> **Work item**:
Each entry below must be repeated exactly, with pictures left out.

▬▬▬▬▬▬

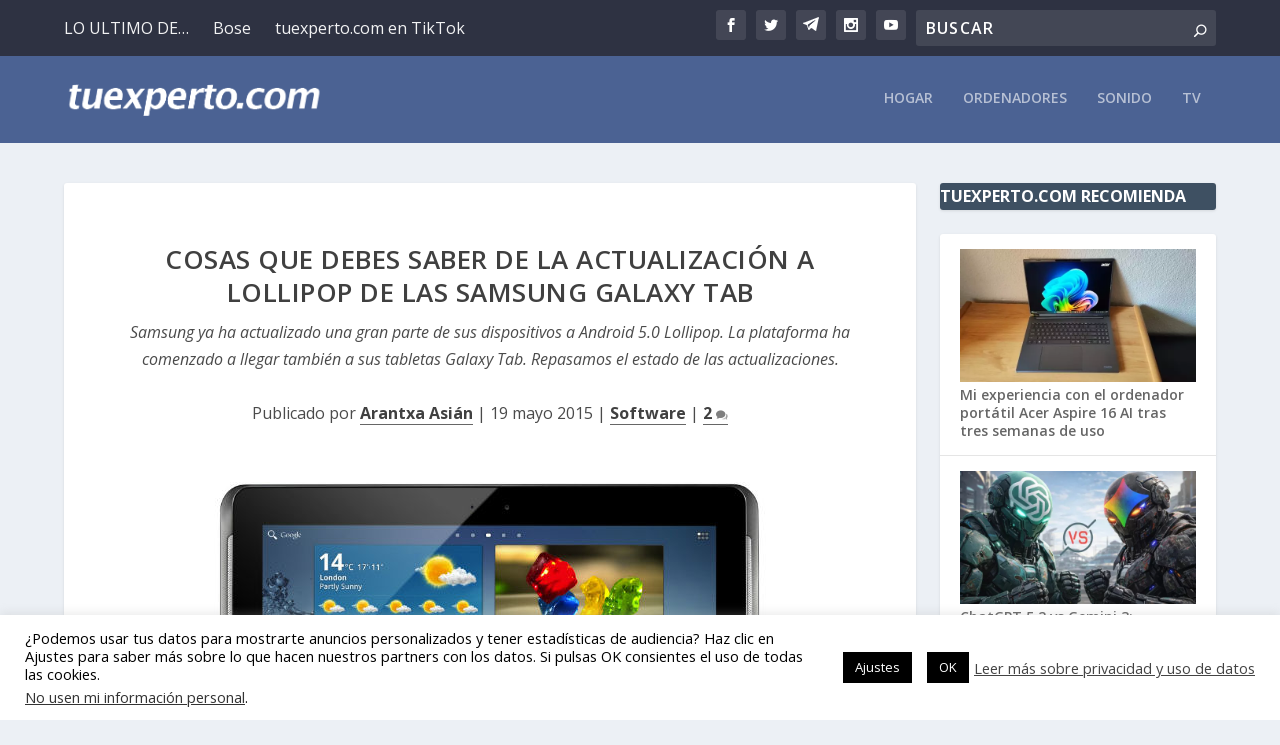

--- FILE ---
content_type: text/html; charset=utf-8
request_url: https://www.google.com/recaptcha/api2/aframe
body_size: 267
content:
<!DOCTYPE HTML><html><head><meta http-equiv="content-type" content="text/html; charset=UTF-8"></head><body><script nonce="wmyKQ6Br5m9EW7xc9qEycw">/** Anti-fraud and anti-abuse applications only. See google.com/recaptcha */ try{var clients={'sodar':'https://pagead2.googlesyndication.com/pagead/sodar?'};window.addEventListener("message",function(a){try{if(a.source===window.parent){var b=JSON.parse(a.data);var c=clients[b['id']];if(c){var d=document.createElement('img');d.src=c+b['params']+'&rc='+(localStorage.getItem("rc::a")?sessionStorage.getItem("rc::b"):"");window.document.body.appendChild(d);sessionStorage.setItem("rc::e",parseInt(sessionStorage.getItem("rc::e")||0)+1);localStorage.setItem("rc::h",'1768882196254');}}}catch(b){}});window.parent.postMessage("_grecaptcha_ready", "*");}catch(b){}</script></body></html>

▬▬▬▬▬▬

> **Exercise result**:
--- FILE ---
content_type: text/html; charset=utf-8
request_url: https://www.google.com/recaptcha/api2/aframe
body_size: 267
content:
<!DOCTYPE HTML><html><head><meta http-equiv="content-type" content="text/html; charset=UTF-8"></head><body><script nonce="wmyKQ6Br5m9EW7xc9qEycw">/** Anti-fraud and anti-abuse applications only. See google.com/recaptcha */ try{var clients={'sodar':'https://pagead2.googlesyndication.com/pagead/sodar?'};window.addEventListener("message",function(a){try{if(a.source===window.parent){var b=JSON.parse(a.data);var c=clients[b['id']];if(c){var d=document.createElement('img');d.src=c+b['params']+'&rc='+(localStorage.getItem("rc::a")?sessionStorage.getItem("rc::b"):"");window.document.body.appendChild(d);sessionStorage.setItem("rc::e",parseInt(sessionStorage.getItem("rc::e")||0)+1);localStorage.setItem("rc::h",'1768882196254');}}}catch(b){}});window.parent.postMessage("_grecaptcha_ready", "*");}catch(b){}</script></body></html>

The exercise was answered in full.